━━ DOCUMENT EXTRACT ━━

# How do I Hunt Richmond Hill WMA?



## Phatfred (Apr 7, 2015)

I am fairly new to hunting, in it just a few years and this is my first year hunting turkey.  I would like to take a look around the Richmond Hill WMA.  Some gun areas but I think I have my eye on that large archery area.  Ether way does anyone know how to properly check into the WMA?  Is there a post I stop by or something?   I have been asking around and the consensus is that you will be stopped by a warden and everything WILL be checked so I just want to do my homework and make sure I doing everything I am supposed to do before getting out there.  

Also any reports on the area would be appreciated.


----------



## fishtail (Apr 8, 2015)

Go to the WMA maps site and review that WMA. You will see the kiosk locations for sign in and information.
http://georgiawildlife.com/sites/de...ichmond_Hill_WMA_Bryan_County_Tracts_Line.pdf
You may also sign in on-line.
http://www1.gadnr.org/dnr/hunt/public


----------



## Phatfred (Apr 8, 2015)

━━━

▶ REQUIREMENT
In the forum thread on hunting the Richmond Hill WMA, besides the sign-in kiosks, what other way to sign in does the reply mention?

━━ ENTRIES SUPPLIED ━━

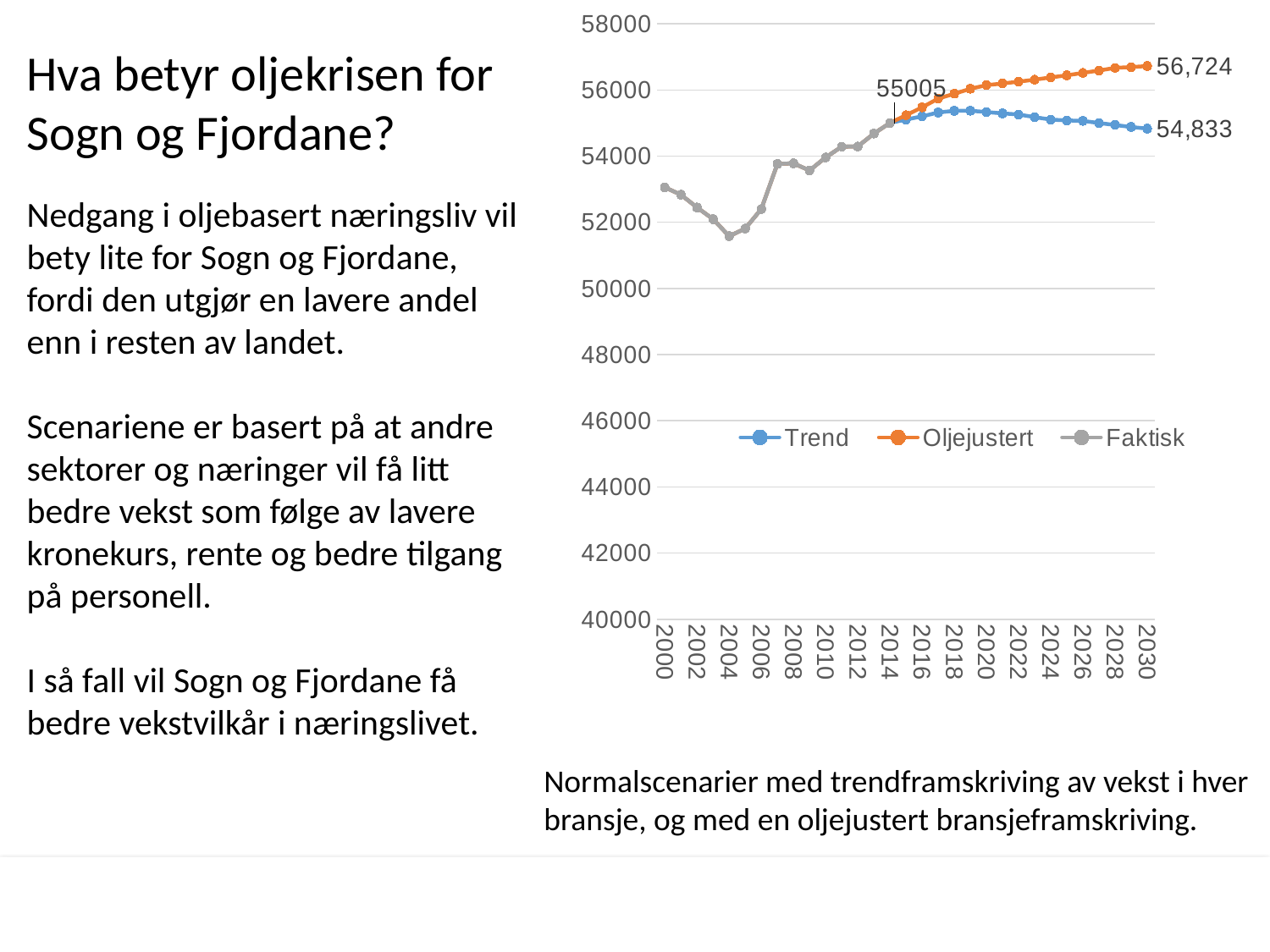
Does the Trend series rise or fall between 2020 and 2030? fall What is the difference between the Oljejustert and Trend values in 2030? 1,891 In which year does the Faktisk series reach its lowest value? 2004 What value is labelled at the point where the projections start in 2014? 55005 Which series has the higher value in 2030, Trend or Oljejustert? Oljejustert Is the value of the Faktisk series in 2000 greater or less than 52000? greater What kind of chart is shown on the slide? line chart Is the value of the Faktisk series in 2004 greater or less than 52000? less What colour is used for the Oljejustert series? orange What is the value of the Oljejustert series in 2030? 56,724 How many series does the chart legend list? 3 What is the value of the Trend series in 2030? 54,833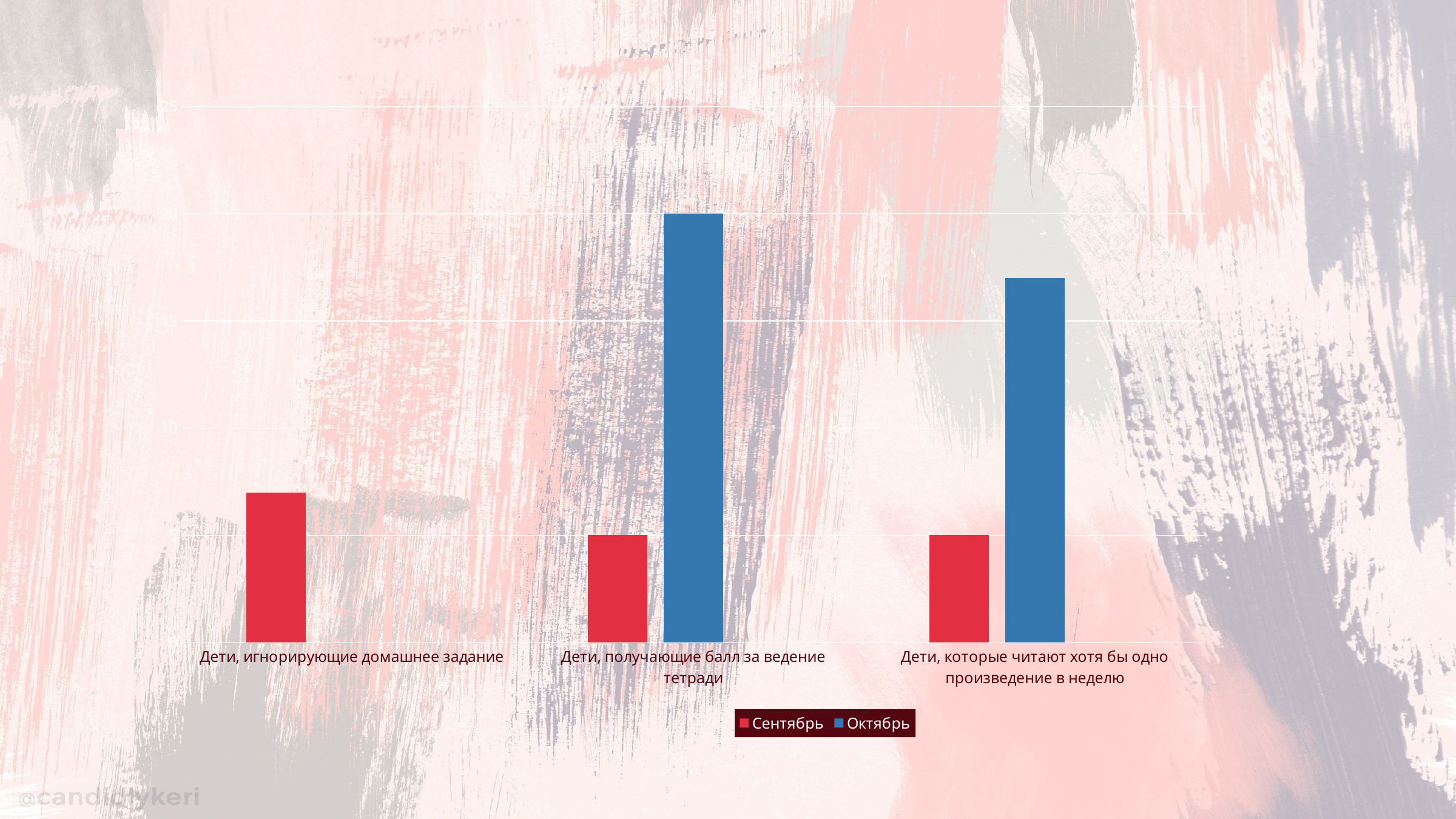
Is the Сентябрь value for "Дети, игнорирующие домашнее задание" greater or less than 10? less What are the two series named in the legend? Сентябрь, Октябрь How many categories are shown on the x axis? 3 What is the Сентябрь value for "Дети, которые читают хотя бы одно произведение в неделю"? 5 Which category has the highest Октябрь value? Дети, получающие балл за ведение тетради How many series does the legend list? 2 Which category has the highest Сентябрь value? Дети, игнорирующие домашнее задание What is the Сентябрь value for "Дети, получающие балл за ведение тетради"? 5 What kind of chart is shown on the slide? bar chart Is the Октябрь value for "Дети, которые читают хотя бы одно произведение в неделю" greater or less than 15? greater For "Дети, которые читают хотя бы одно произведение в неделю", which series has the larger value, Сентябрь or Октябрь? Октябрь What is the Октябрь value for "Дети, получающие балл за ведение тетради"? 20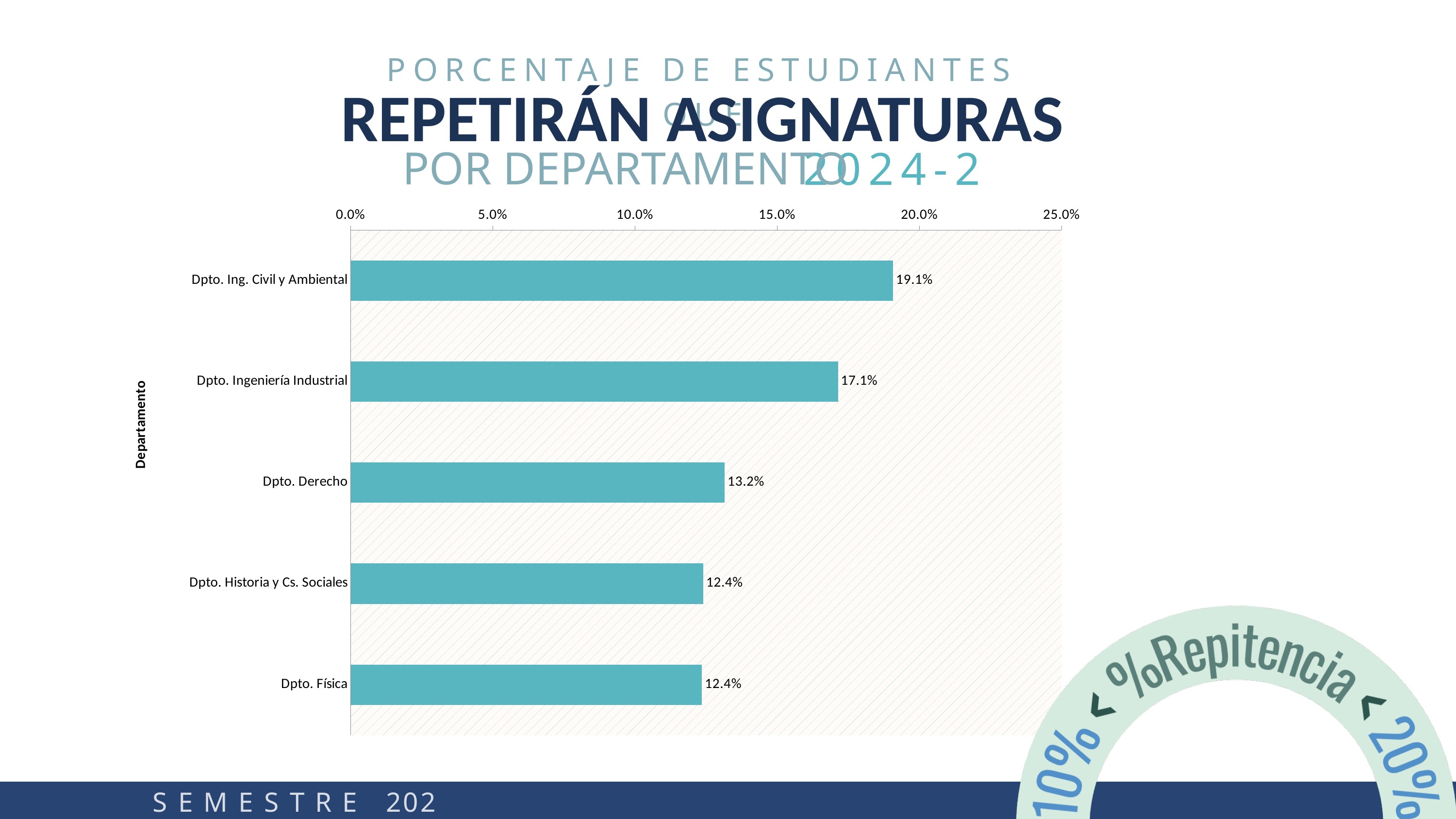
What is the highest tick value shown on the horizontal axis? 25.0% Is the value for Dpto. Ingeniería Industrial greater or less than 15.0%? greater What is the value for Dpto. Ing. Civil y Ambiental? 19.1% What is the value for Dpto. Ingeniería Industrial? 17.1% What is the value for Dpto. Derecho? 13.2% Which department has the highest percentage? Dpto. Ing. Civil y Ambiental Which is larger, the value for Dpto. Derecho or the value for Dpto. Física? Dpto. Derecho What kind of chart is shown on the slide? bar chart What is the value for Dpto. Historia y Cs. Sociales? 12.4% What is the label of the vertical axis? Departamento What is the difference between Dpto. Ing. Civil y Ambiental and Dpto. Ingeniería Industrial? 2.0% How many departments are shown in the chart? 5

━━━
━━ ENTRIES SUPPLIED ━━

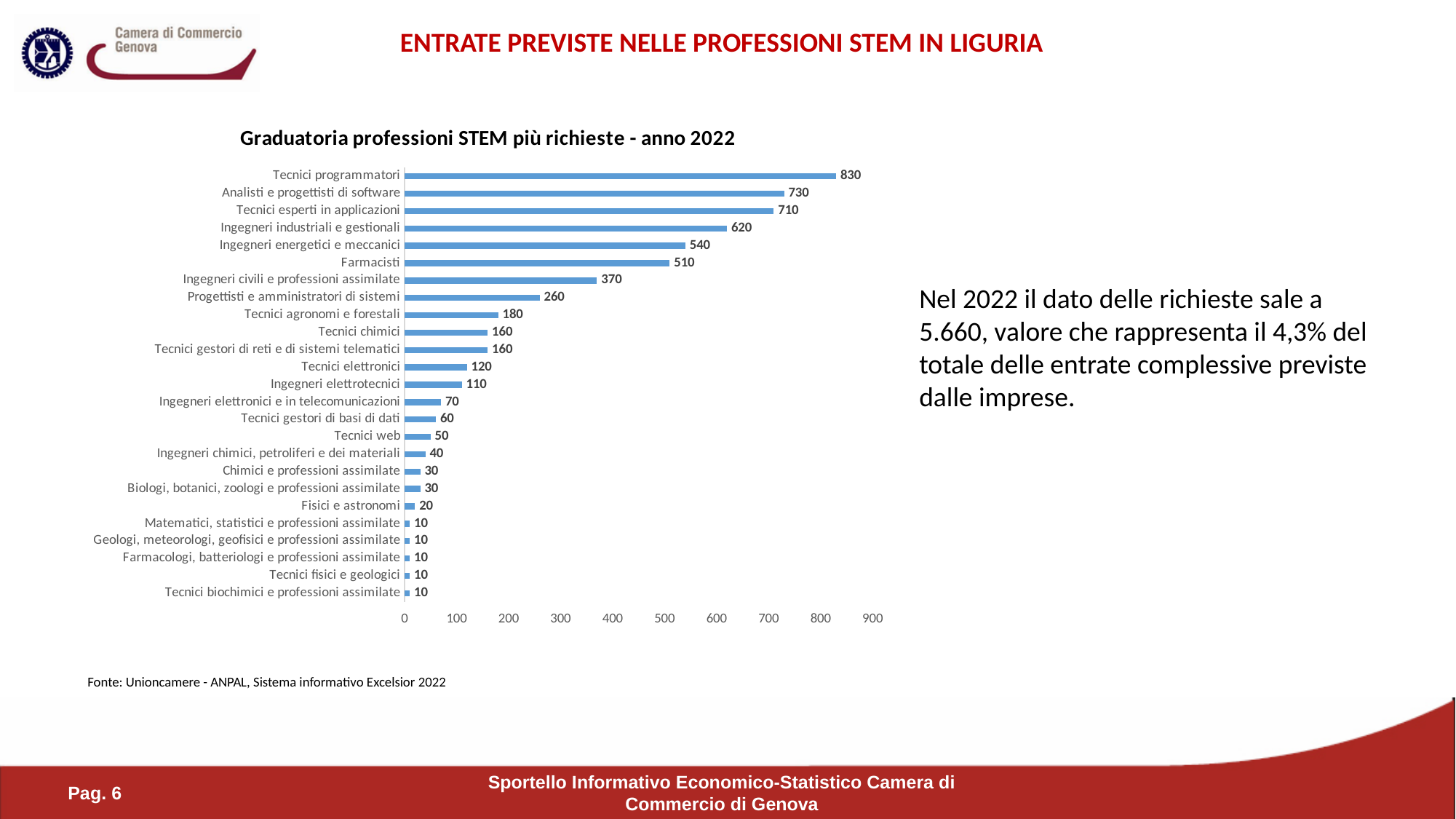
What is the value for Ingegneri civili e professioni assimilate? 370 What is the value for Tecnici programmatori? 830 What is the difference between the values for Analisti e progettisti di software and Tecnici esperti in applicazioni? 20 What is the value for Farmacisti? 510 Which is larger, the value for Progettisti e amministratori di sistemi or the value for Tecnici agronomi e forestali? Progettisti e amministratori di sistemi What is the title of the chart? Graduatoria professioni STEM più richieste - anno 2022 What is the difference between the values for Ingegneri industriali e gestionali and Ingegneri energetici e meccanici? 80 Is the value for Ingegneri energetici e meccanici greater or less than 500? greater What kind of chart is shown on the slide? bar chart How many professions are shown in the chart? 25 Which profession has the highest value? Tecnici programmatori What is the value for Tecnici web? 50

━━━

▶ EXERCISE RESPONSE
Signing in online.